Every line of the material is to be transcribed verbatim, with images omitted.

══ Available records

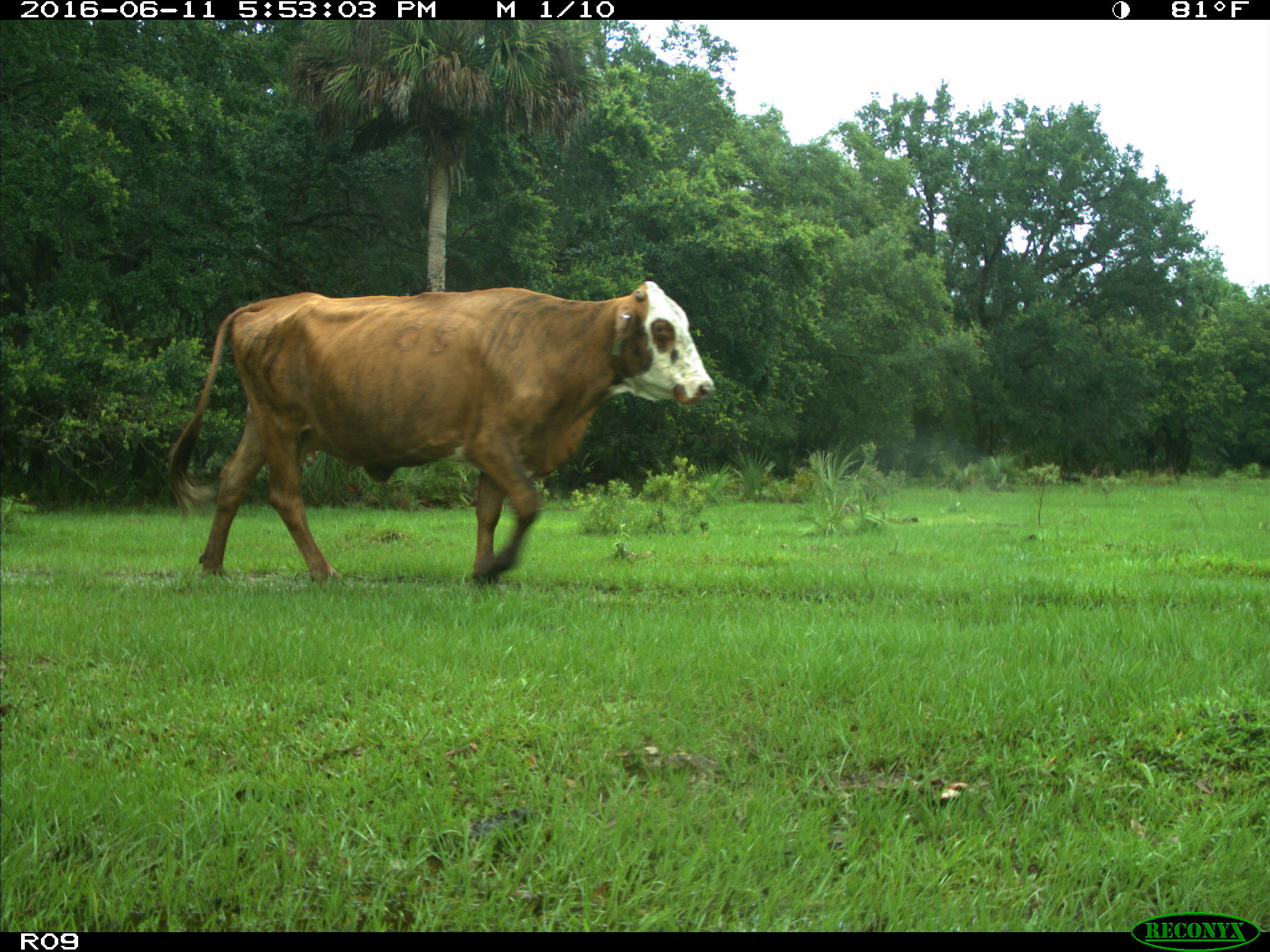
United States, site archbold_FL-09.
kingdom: Animalia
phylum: Chordata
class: Mammalia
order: Artiodactyla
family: Bovidae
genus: Bos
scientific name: Bos taurus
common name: domestic cow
Bos taurus (domestic cow).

════

Answer to this task ::
United States, site archbold_FL-09.
kingdom: Animalia
phylum: Chordata
class: Mammalia
order: Artiodactyla
family: Bovidae
genus: Bos
scientific name: Bos taurus
common name: domestic cow
Bos taurus (domestic cow).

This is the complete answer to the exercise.